認定日本語教育機関申請までの道のり
令和6年度から日本語教育の質の向上を目的とした「認定日本語教育機関」制度が開始されました。この制度により留学の在留資格で外国人を受け入れる法務省告示機関は令和11年3月31日までに文部科学省の認定を受けなければ、学生の受け入れができなくなってしまいます。今後のスケジュール的には春申請ならあと3回、秋申請なら2回のチャンスしかないのですが、現在850前後あると思われる告示校における認定数は19校にとどまっています。学校が動いている状態で膨大な書類作業を進めるのは至難の業だと私も痛感する毎日。認定された19校はどれだけ頑張ったのだろう。せめて1月ぐらい山に籠って書類作業をしたいなどと妄想してしまいます。が、そんなことは言っていられません。
個人的にはちょうど1年前から認定申請作業に入りました。頭の中での構想をしつつ、記入できる書類から作成していく。認定に関する法律や施行規則を読み耽り、日本語教育の参照枠に関する研修会に参加したり、ワークショップで情報交換をしたり。そして、今回のこの大きな転換期を機に、どのような教育理念/教育目標をもってカリキュラムを作るのか。そもそも日本語学校って何なのか。全ての始まりから色々なことを悶々と考え続けて来ました。そうしているうちにあっと言う間に法の施行から1年半が経ってしまって焦っている現状ではあるのですが、落ち着いて考えれば「良い機会だ」と思うのです。留学生が地域と積極的に関わっていくには?本校を卒業した後も自律学習ができるよう礎を作るには?などより良い術を考え、教育理念・教育目標から、コース、カリキュラム、評価の仕方など、とことん全てを一度リセットして見直すにはこのぐらいパンチがある機会としばりが無いと無理でしょう。

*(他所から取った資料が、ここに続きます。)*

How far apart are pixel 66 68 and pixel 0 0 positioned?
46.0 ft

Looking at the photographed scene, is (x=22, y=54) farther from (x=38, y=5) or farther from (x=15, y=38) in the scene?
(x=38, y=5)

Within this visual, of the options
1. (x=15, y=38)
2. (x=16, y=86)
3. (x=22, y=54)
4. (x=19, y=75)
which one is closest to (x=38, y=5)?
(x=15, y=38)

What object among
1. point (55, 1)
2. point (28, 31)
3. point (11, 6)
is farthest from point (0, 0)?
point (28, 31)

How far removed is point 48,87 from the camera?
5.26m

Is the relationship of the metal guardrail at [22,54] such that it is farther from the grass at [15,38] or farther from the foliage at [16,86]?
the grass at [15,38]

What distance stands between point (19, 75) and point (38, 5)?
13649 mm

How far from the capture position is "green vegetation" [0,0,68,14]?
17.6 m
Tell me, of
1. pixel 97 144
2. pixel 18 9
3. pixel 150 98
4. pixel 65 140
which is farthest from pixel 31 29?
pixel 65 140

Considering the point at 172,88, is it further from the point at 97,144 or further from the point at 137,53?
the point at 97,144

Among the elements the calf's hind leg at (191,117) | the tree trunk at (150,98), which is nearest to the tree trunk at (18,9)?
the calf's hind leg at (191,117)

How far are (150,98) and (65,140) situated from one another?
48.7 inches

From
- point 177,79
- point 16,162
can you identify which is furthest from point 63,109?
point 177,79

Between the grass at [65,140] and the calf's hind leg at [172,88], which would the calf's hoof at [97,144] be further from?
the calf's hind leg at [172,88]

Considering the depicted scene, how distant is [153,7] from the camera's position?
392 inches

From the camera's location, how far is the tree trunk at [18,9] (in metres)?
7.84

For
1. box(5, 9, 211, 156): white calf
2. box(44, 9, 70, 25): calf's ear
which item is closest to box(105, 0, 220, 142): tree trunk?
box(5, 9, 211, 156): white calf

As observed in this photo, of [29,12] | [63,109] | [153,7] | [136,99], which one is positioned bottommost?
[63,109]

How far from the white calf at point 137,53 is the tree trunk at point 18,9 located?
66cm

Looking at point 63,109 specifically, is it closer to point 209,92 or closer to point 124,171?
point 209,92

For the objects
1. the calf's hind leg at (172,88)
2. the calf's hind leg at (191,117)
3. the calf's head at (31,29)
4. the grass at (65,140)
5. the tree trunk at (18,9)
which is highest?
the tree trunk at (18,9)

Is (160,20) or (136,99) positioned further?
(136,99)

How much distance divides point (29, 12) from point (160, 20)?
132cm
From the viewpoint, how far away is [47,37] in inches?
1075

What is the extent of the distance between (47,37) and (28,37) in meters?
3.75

ちょうど明日から日本語教育振興協会主催の「認定日本語教育機関申請支援研修」が始まります。本校は3名での参加。2/27日まで5回の研修でギュッと頭を固めて集中し取り組んで行く所存です。一貫性、整合性を軸に理念に基づく全ての項目を法律に照らし合わせる確認作業。日本語教育業界に入って28年最大の山場です。500ページの全てに責任を持ち文科省での面接も受けなければなりません。
そんな折、毎日の登下校時の挨拶に立ちながらふっと我に返るのです。「私が対面してるのは書類ではなく学生だぞ」と。そして学生達の元気な挨拶、笑顔は安らぎとも言えます。